Hair cell ablation and regeneration assay
Hair cells were ablated at 3, 4, or 5 dpf by treatment with 10 µM copper(II) sulfate (Sigma-Aldrich, cat #451657) in 1x Holt’s buffer for 1 hour(66). After hair cell ablation, the embryos were kept in fresh Holt’s buffer for two days to allow recovery and hair cell regeneration. Functional hair cells of neuromasts were stained using 2 µM solution of Yo-PRO-1 iodide (Thermo Fisher Scientific, cat. #Y3603) in 1x Holt’s buffer for 1 hour.
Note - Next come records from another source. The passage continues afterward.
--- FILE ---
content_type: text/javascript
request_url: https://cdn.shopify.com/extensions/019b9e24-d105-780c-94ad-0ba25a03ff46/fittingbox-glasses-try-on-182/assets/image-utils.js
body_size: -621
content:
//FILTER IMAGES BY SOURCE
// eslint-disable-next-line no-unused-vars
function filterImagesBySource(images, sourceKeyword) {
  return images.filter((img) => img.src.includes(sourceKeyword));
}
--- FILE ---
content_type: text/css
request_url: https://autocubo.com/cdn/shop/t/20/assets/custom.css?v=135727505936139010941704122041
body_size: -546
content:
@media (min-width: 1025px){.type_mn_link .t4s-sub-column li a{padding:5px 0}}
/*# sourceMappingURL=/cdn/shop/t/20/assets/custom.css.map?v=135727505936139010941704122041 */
Stained embryos were washed three times with 1x Holt’s buffer and then anesthetized with 0.02% w/v MS-222 (Sigma-Aldrich, cat. #A5040) before the analysis. The embryos were then transferred to a 96-well plate (1 embryo/well) and orientated to a lateral position for counting positive hair cells in the lateral line neuromasts. Positive mature hair cells in P1-P4 lateral line primary neuromasts or in LII.1-LII.2 secondary neuromasts were counted using a Zeiss Axio Observer A1 Inverted Phase Contrast Microscope and then the average number of the regenerated hair cells was calculated(72, 73). To confirm the correct ablation of hair cells, a small number of copper-treated embryos were stained using Yo-PRO-1 iodide immediately after the copper treatment.
TUNEL assay
TUNEL assay to label apoptotic and dead cells was performed using the ApopTag® Red In Situ Apoptosis Detection Kit (Millipore, cat. #S7165) following the manufacturer’s instructions with minor modifications. Permeabilization incubation time in 10 µg/ml Proteinase K was optimized to maximize the signal in inner ear or posterior lateral line as was done in WISH experiments (1-3 min max depending on the stage).
Chemical treatments
Zebrafish embryos were exposed to different doses of l-Glutathione reduced (GSH) (Sigma-Aldrich, cat. # G4251) from 24 hpf until 5 dpf in E3 embryo medium containing 0.003% PTU. New embryo medium with fresh compound was administered daily until 5 dpf. AG1478 (used 2-3 µM, Calbiochem, cat. # 658552) and 6-BIO (0.2 µM, Sigma-Aldrich, cat. #B1686) compounds or the same amount of DMSO (Sigma-Aldrich, cat. #D2650) used as control were added to embryo media from 2 to 5 dpf.
Statistical analysis
The statistical analysis was conducted using two-tailed Student’s t-test using Excel (Microsoft) or a one-way ANOVA analysis followed by Tukey’s post hoc test (p<0.001) to compare groups of fish treated differently using PRIZM (GraphPad, La Jolla, CA). A difference was considered as significant when the p-value was less than 0.05 for Student’s t-test and less than 0.001 for the Tukey’s post hoc test. Asterisks refer to significant p-values. Bar graphs showed the mean and the standard errors or the standard error of the mean depending on the test used. All experiments shown were replicated at least two times.
Acknowledgements
This research is funded by the Intramural Research Program of the National Human Genome Research Institute; National Institutes of Health (S.M.B.: 1ZIAHG000183). We would like to thank the staff of Charles River for animal care, Oreet Zimand for the help with drug treatment and WISH experiments, Dr. Erica Bresciani and Dr. Wuhong Pei for helpful discussions and suggestions, and all other members of the Burgess Lab.